Graham Lloyd, The Australian

Claims that homogenisation of global temperature records had exaggerated a trend towards global warming will be investigated by a taskforce of international scientists.

The independent panel includes climatologists, physicists and statisticians from Britain and the US and will be headed by former vice-chancellor of the University of Buckingham, Terence Kealey.

London-based think-tank Global Warming Policy Foundation said the integrity of official global surface temperature records was an issue of international concern.

The GWPF is a controversial voice in the climate change debate but Professor Kealey said his review team “approaches the subject as open-minded scientists — we intend to let the science do the talking”.

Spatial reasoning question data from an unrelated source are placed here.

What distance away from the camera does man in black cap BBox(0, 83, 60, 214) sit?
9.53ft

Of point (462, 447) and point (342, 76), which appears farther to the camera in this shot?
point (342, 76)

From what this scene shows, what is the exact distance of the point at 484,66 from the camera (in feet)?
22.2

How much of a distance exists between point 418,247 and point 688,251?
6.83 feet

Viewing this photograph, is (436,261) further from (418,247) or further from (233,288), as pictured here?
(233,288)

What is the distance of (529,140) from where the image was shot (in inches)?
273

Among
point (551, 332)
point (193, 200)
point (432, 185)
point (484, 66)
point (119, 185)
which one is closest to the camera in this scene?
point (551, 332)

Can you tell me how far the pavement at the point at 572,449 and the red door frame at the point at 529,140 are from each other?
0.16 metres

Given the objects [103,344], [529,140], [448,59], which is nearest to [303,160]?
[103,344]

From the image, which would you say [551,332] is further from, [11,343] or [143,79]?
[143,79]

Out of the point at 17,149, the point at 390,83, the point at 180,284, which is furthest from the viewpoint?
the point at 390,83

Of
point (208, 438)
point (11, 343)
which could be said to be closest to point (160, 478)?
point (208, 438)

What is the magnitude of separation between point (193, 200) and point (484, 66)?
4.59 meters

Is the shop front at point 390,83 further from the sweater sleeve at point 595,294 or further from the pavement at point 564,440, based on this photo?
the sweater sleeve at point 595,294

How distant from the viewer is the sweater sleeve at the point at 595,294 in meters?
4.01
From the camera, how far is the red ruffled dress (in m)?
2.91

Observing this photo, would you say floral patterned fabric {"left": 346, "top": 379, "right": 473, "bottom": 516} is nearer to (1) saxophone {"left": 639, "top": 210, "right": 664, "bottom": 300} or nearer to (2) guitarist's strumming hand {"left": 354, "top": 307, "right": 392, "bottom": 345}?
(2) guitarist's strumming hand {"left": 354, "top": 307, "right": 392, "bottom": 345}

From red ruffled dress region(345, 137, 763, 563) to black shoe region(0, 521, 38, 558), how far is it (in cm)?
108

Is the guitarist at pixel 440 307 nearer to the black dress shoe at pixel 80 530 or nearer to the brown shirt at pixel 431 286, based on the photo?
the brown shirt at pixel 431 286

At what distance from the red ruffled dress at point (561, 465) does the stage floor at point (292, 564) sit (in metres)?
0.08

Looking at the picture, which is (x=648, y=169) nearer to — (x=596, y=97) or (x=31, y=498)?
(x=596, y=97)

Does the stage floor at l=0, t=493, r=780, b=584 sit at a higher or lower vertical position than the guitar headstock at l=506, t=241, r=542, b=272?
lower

“Our goal is to help the public understand the challenges in assembling climate data sets, the influence of adjustments and modifications to the data, and whether they are justifiable or not,” he said.

Public concerns about the accuracy of homogenised temperature data have been heightened since some of the world’s leading climate agencies declared that 2014 had been the hottest year on modern records.

Mainstream media reports in Britain found examples where adjustments had dramatically altered the raw data in both South America and the Arctic.

In Australia, the Bureau of Meteorology has faced similar controversy over its homogenisation of temperature records. An independent review of BoM’s methodology is preparing a public response to a full-day workshop held with BoM last month.

Internationally, the GWPF said questions had been raised about “the reliability of the surface temperature data and the extent to which apparent warming trends may be artefacts of adjustments made after the data are collected.”

Climate agencies have defended the integrity of the homogenisation process and the national and international climate records.

They say changes are made to raw data for a range of legitimate reasons including changes to recording sites and measuring equipment.